### Work to complete
Out of the listing below, copy every line that carries the string "over".

*** Block opens ***

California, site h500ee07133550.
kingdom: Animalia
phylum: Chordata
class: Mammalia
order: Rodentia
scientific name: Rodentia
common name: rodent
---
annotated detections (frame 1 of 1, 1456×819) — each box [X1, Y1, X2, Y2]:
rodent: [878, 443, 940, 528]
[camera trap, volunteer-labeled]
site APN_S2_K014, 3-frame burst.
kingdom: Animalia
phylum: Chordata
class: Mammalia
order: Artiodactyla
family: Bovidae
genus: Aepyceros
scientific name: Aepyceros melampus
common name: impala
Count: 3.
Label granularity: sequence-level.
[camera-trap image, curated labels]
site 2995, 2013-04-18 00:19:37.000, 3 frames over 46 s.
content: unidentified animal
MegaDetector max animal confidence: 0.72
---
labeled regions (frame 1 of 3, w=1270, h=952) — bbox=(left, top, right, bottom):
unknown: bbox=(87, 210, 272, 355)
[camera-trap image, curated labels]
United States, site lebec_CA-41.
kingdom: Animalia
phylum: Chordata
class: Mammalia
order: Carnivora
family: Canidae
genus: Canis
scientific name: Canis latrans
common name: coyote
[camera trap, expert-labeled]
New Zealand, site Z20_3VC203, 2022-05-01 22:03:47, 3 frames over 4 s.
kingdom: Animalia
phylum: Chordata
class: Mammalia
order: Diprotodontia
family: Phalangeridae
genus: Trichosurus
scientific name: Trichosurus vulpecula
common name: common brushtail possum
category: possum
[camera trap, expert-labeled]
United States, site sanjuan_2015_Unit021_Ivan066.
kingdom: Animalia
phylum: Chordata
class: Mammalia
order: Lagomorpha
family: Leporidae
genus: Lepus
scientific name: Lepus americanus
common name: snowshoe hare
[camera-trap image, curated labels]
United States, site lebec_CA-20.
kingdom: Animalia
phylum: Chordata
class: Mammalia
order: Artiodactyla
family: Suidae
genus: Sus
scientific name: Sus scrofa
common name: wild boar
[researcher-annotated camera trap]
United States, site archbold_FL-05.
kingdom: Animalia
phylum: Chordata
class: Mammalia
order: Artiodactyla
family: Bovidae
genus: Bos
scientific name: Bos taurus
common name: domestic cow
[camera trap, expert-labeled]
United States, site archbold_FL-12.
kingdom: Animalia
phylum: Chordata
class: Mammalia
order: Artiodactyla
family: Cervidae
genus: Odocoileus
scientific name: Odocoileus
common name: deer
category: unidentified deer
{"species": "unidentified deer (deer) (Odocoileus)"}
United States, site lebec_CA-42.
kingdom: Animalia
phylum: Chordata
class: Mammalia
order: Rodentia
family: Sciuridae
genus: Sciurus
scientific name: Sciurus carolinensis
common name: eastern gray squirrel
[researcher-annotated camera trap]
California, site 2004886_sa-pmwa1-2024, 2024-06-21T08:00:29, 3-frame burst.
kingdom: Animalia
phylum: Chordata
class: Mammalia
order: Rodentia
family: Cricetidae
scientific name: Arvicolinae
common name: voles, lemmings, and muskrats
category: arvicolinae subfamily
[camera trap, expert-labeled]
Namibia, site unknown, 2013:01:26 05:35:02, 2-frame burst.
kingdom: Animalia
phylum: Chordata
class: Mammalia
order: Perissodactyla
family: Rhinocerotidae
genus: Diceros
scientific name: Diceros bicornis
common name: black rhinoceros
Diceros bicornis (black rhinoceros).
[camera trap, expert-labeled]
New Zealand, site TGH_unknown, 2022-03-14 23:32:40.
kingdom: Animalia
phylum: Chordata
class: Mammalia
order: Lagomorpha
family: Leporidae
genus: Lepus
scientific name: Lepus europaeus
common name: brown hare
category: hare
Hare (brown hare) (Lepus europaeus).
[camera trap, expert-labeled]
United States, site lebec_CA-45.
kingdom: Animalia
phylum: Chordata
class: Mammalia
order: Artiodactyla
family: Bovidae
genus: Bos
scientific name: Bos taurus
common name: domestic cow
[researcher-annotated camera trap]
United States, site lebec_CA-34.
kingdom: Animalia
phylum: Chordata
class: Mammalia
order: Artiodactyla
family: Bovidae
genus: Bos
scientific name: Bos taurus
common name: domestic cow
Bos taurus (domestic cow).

*** Block closes ***

### Response to this exercise
site 2995, 2013-04-18 00:19:37.000, 3 frames over 46 s.
New Zealand, site Z20_3VC203, 2022-05-01 22:03:47, 3 frames over 4 s.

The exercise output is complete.